葬儀は祖母の家で開かれた。祖父の家ではなく、祖母の家だと言うのは、そのころすでに祖父と祖母が離婚していたからだ。母をはじめとする6人の子どもたちのうち5人は祖母の戸籍に移され、次男だけが祖父の戸籍に残った。つまり、祖父は離婚していたにも関わらず、祖母や子どもたちに葬式をあげてもらった、という形になる。
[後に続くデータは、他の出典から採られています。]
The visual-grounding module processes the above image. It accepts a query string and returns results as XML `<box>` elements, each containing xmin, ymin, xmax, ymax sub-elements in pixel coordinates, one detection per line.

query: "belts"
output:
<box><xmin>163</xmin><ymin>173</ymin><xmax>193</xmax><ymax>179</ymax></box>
葬儀はそこそこ盛大だったが、棺を村のはずれの焼き場に運ぶころになると、近い親族だけが残った。小学生の僕の肩には棺の重さはほとんどかかってこなかったが、それでも、そこに祖父が入っているのだと思うと、妙に緊張し、体が棺に引っ張られるような気がした。
雨が降り続き棺を濡らす。雨だれが細いすじになって、棺から僕の手へと流れてくると、なんだか祖父の体を洗った雨水を浴びているような気になって、気持ちが悪かった。
棺を担いで歩き始めてから十五分ほどでお寺の墓地の隅にある焼き場へ到着した。当時の焼き場はただコンクリートの低い塀で囲われた三メートル四方程度の場所で、屋根も付いていなかった。
子どもは離れているように、と言われたので、遠巻きに眺めていた。油をまいて、火をつけると、棺は勢いよく燃え始めた。しかし、一緒に燃やす藁や、棺そのものが雨で湿気ていたためか、やがて火の勢いは弱まり、途中で消えてしまった。
「焼けたんちゃうか?」
「いや、まだやろ」
「ちょっと、見てみるわ」
そんなやりとりの後、かなり焦った声で、
「あかん、まだや、まだや!」
「もう一回、火つけんかい!」
という怒号にも似た声が飛び交った。
2度目に火を付けた時には、雨がかなり弱くなっていた。女たちは「焼き上がるまで、食事の用意をする」という理由でいったん墓地から去っていた。残された男たちは、祖父の遺体が焼き上がるまでの間だ、祖父の思い出話や、生々しい翌日からの資金繰りの話などをしてすごした。僕のほかに子どもがいたかどうかは、思い出せない。
僕の隣に座っていた祖父の弟にあたるおじさんは、先ほどから頻りにむせている。
「どうしたの?」と僕が聞くと、
「さっき、じいさん焼いてる火で煙草の火をつけたんやどな、臭そうてたまらんのよ」と答えるのだった。そして、答えながらまたせき込み、むせるのだ。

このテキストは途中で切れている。